EXCERPTED TEXT >>
Two Gems from the Two Bears
Dear Observers,
If you were to go outside tonight at 10 PM, face north, and look between half way and high up in the sky, and if it were clear, and if you live where the sky is really dark at night, you would see something a lot like the first image. The brightest star near the bottom of the image is Polaris, the North Star. In the real sky it is about half way up, and high above it stands the Big Dipper, upside down. In Great Britain this star grouping is know as the Plow, and it is probably the star grouping most recognized by people living in the Northern Hemisphere. In the first image it is at the top, and in case you might have trouble picking it out from all those other white specks, I have outlined it with faint green lines There are also lines coming off from the North Star showing the much fainter stars of the Little Dipper. If you live in or near a city where the skies are not dark, you can still see the North Star and the stars of the Big Dipper, but you might not see any other stars in that direction, because the rest are all pretty faint.
The Big and Little Dippers are not constellations, but only part of a larger grouping of stars that make up the constellations of Ursa Major (the Great Bear) and Ursa Minor (the Little Bear), respectively. The people who saw bears in the larger groupings of stars had really good imaginations, and I won’t even try to show you how they saw bears! But included within the boundary of the constellation of the Great Bear, somewhat toward the Little Bear, are two beautiful galaxies located within the small rectangle at the left side of the image. If you have a dark sky and a good pair of binoculars, you could see two tiny fuzzy patches within that rectangle. Otherwise you can just look at the second image, which is magnified 23 times over the first image. This second image was taken with a 5-inch diameter lens that has a focal length 46 times as long as the the lens used to take the first (wide angle) image. (I already enlarged the first image 2 times and cropped it, so that’s why the second image is only 23 times larger rather than 46 times larger.) These two very different looking galaxies – less than one degree apart – are not just in our line of sight, making them appear close together; they actually are near each other in space, and they interact gravitationally. I have drawn a rectangle around each galaxy showing the outline of the next two individual images, which are at a scale 5 times greater than image 2.

Questions about pictured scenes >>
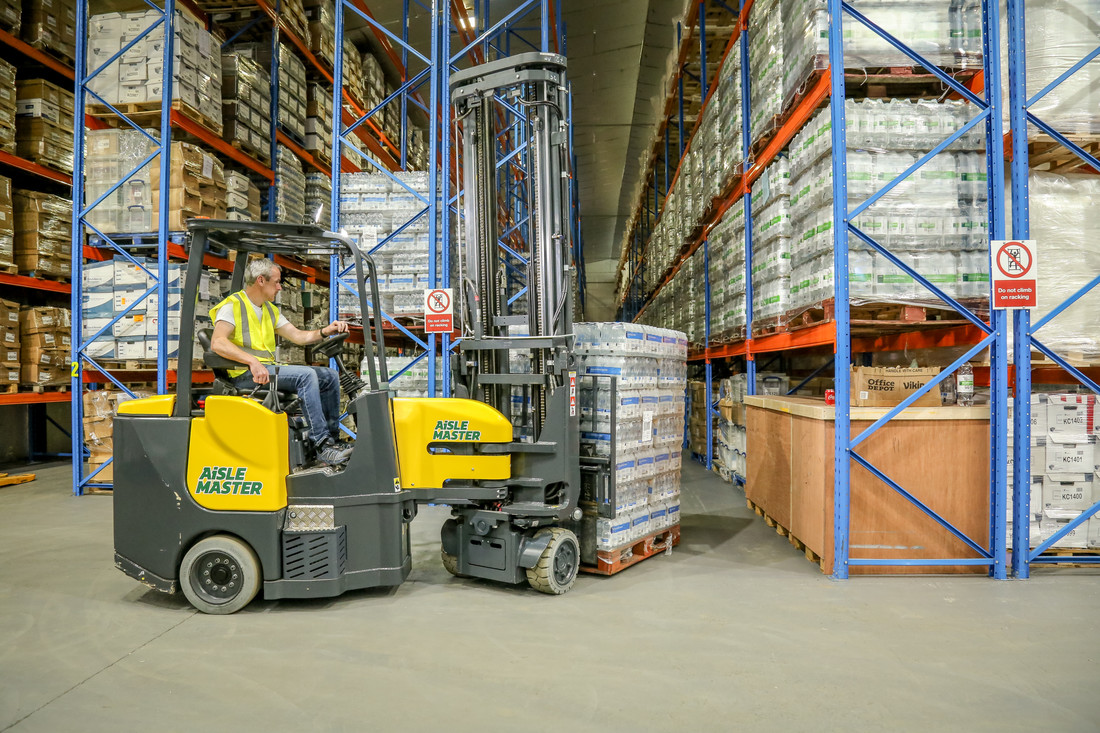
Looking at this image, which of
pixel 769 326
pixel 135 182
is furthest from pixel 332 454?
pixel 135 182

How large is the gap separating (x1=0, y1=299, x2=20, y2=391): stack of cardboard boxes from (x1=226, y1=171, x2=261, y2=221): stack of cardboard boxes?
3098mm

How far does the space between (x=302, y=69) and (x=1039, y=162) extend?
1050 cm

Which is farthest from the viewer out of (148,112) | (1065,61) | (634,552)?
(148,112)

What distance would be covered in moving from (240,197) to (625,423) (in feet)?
22.7

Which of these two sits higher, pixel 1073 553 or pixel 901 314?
pixel 901 314

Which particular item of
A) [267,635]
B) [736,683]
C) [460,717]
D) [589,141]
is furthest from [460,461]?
[589,141]

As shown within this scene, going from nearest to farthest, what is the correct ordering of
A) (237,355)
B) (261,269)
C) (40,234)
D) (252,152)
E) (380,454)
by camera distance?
(237,355)
(380,454)
(261,269)
(40,234)
(252,152)

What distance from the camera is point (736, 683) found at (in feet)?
9.75

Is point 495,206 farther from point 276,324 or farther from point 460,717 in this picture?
point 460,717

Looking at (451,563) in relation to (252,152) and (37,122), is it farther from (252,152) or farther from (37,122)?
(37,122)

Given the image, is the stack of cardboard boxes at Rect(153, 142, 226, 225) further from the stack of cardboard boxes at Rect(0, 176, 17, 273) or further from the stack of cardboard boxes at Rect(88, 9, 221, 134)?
the stack of cardboard boxes at Rect(0, 176, 17, 273)

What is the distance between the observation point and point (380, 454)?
13.4 feet

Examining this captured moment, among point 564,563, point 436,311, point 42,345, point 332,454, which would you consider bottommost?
point 564,563

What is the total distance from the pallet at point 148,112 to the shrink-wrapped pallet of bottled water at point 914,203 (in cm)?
732
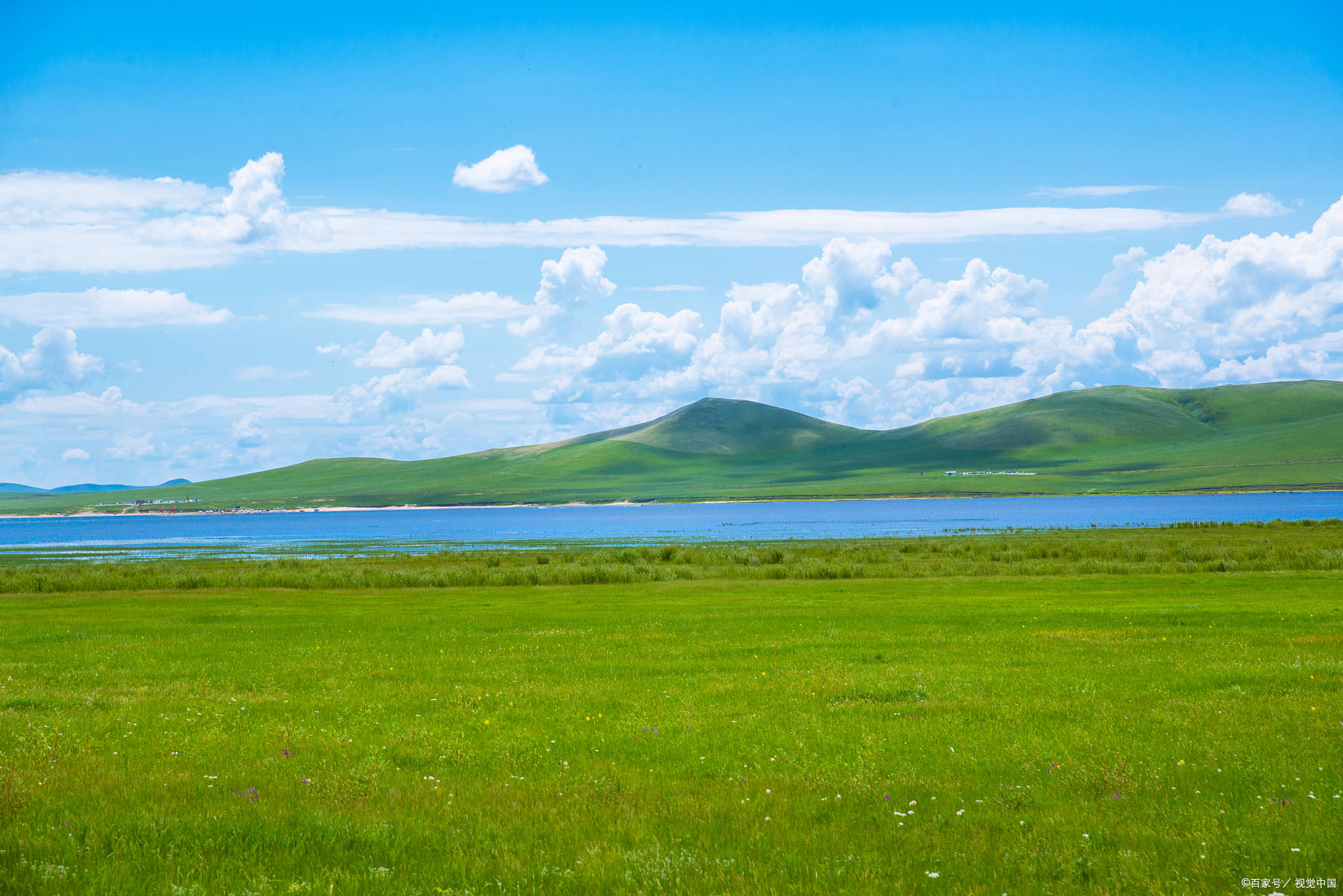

WHAT THE TASK ASKS >>
Pick up the letter about the two galaxies in the Great Bear right after its final sentence and keep writing it.

RESULT FOR THIS TASK >>
The top one (image 3) is M81 or Bode’s Galaxy. It is the largest of a 30-some group of galaxies known as the M81 Group, They are some of the closest galaxies to our own Milky Way Galaxy outside of our Local Group of 50-some galaxies that lie within 5 million light years of us. M81, at a distance of about 12 million light years, is a beautiful example of a spiral galaxy, just a bit smaller than our own galaxy. The pinkish dots are areas of hydrogen gas where new stars are forming within the bluish spiral arms, which consist mostly of young, hot blue stars. Older stars tend to be situated in the central core region, and in the very center sits a large (invisible) black hole.
The fourth and final image is M82 or the Cigar Galaxy. At less than half the size of M81, it is physically located at a distance from M81 only about 3 times the diameter of M81. This puts it close enough to be greatly affected by M81’s tidal gravitational forces. This has caused M82 to become a so-called starburst galaxy, one where massive amounts of energy leads to new star formation. In the center portion of this galaxy with massive amounts of red-glowing hydrogen gas, star formation is occurring 10 times faster than in our entire Milky Way galaxy. M82 used to be classified as an irregular galaxy, but recent professional images in the near infrared have found a nearly edge-on spiral structure, obscured in the visual wavelengths by large amounts of dust. This image of M82 was taken not under the dark skies of Lookout, but under the light-polluted skies of Albany. Because of this it required a special filter and an accumulation of more than 8 hours of exposure. A supernova that occurred 3 years ago in M82 was described in a February 27, 2014, Lookout Observatory email.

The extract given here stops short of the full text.